ALBANESE: Of course, because it’s immediate and it’s easily identifiable and people scratching their heads about why do you get a chopper from Melbourne to Geelong. I scratch my head myself, I’ve got to say. And so many trips to the Gold Coast from Sussan Ley. But you know I think that politicians – certainly senior politicians – work very hard. I saw George Brandis was criticised on the weekend for going to some country show.
EPSTEIN: And he took his son.
ALBANESE: … or what have you. Well, you know frankly, he’s a minister. He’s going out to, I think it was Quilpie, in western Queensland, to the show.
EPSTEIN: It’s a long way out.
ALBANESE: He had to get back to Canberra. I mean really. Steven Ciobo, is the Tourism Minister, he’s in the US promoting Australia today. That’s a good thing, that’s very good thing that he is doing that.

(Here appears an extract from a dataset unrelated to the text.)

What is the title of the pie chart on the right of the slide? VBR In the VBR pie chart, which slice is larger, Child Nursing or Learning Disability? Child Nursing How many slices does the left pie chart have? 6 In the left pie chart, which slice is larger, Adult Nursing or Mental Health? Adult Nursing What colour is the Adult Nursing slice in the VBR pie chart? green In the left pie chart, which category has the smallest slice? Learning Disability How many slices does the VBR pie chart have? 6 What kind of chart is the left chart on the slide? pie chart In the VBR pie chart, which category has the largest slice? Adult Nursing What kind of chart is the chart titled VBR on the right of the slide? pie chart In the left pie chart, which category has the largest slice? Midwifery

ALBANESE: So I think though that once it starts then the media jump on it. But I want to discuss the issues that are confronting our country that are just so much more significant. The issue of security of employment is a big one, infrastructure challenges, the challenge of education and health, the challenge of how we get the Budget back on track, they are the big issues that I think will dominate but it seems to be during this period of time as well that …
EPSTEIN: It’s the summer break, isn’t it?
ALBANESE: It seems to, well it’s come up a couple of years now, I’m not sure if it was in a row but the first was of course Bronwyn Bishop and then Sussan Ley.
EPSTEIN: Thank you so much for your time.
ALBANESE: It’s been great to talk to you.